Location
- Dalupaon, Pasacao,, Camarines Sur, Philippines
- Coordinates: 13°33′04″N 122°56′49″E﻿ / ﻿13.55108°N 122.94697°E

Information
- Type: Government
- Motto: In hoc signo vinces ("In this sign, you will conquer")
- Established: 1966
- Principal: Mrs. Mercedita C. Bajan
- Colors: Blue and White
- Nickname: Dalupians
- Hymns: "Alma Mater Song" "Dalupians"

= Dalupaon Elementary School =

Public elementary school in Camarines Sur, Philippines

The Dalupaon Elementary School (DES) is a government primary school in Pasacao, Camarines Sur, Philippines. It was formally recognized as an elementary school in 1972 at Barangay Dalupaon.

The Dalupians is the official primary student publication of the Dalupaon Elementary School.

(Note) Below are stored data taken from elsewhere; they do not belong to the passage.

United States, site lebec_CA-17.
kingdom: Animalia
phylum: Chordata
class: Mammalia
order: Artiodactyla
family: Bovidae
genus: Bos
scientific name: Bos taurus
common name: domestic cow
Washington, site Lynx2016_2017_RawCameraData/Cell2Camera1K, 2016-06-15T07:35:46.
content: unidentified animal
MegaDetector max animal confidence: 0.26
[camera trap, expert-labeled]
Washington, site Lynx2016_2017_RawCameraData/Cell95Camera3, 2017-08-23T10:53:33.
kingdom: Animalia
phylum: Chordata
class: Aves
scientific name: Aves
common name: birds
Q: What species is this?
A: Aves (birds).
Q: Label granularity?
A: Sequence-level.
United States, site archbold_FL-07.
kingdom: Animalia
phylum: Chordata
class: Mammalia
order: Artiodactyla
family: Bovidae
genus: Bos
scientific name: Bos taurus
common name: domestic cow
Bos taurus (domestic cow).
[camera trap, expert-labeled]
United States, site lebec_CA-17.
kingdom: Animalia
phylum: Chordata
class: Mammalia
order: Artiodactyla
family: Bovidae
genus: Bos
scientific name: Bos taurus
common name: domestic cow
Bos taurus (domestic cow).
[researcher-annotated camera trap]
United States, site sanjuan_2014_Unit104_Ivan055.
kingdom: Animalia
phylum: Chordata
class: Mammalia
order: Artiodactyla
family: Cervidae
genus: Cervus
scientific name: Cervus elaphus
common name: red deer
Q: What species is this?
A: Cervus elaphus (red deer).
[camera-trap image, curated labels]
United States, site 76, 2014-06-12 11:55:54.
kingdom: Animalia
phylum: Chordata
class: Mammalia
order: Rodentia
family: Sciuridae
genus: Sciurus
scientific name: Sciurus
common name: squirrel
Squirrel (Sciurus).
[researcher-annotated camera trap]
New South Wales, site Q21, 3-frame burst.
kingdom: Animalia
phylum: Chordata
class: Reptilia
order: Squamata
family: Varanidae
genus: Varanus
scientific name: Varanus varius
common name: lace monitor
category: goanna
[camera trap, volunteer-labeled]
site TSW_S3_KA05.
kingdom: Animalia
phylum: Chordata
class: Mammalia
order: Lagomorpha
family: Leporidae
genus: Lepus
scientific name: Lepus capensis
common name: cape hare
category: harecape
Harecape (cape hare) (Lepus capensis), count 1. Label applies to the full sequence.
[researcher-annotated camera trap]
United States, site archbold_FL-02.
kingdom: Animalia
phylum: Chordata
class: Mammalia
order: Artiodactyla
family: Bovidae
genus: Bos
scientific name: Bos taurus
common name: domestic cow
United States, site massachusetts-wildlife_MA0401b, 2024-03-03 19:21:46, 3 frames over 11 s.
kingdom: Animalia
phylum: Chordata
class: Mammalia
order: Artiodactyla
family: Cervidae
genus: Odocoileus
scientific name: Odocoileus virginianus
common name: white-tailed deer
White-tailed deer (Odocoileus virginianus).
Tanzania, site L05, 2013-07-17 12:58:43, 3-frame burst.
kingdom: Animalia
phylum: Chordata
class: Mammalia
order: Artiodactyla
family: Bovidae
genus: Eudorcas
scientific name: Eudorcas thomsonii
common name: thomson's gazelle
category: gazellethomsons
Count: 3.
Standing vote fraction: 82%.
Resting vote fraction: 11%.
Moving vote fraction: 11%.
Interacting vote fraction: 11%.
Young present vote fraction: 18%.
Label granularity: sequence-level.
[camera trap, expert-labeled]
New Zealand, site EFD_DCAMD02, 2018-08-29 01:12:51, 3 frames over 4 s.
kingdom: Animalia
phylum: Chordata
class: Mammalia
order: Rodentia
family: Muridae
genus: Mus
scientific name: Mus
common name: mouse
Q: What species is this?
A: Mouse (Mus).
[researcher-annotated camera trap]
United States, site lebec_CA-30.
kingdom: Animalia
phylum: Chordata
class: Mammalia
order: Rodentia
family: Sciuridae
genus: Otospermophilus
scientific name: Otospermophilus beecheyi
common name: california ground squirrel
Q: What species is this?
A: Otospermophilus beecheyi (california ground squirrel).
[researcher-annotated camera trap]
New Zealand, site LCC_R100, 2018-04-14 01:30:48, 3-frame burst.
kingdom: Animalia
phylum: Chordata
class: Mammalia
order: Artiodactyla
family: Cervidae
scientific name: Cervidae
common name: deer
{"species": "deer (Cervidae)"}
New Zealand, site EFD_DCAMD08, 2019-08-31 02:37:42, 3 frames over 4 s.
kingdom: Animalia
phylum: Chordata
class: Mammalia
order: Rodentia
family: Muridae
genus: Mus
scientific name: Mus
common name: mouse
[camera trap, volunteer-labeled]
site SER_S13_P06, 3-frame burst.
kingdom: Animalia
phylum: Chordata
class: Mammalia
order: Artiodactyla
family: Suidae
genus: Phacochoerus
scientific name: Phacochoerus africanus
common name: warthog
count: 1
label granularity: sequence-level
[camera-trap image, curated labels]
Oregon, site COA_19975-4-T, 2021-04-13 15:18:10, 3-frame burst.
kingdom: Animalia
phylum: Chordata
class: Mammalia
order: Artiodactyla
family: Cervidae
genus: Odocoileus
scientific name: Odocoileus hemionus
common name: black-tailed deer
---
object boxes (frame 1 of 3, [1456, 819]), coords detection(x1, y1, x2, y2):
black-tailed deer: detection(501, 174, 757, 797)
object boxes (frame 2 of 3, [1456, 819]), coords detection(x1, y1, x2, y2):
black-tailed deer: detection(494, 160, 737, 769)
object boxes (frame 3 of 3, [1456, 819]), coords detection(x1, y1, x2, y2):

This school is a historical landmark known for keeping the remnants of a huge sawmill called "Camarin" by Spaniards and natives of Dalupaon. This was used by Spaniards in constructing two galleons during the governorship of Juan de Silva (1609-1616) that were named Nuestra Señora de Guadalupe and Santo Ángel de la Guarda. These two are among the List of ships of the line of Spain.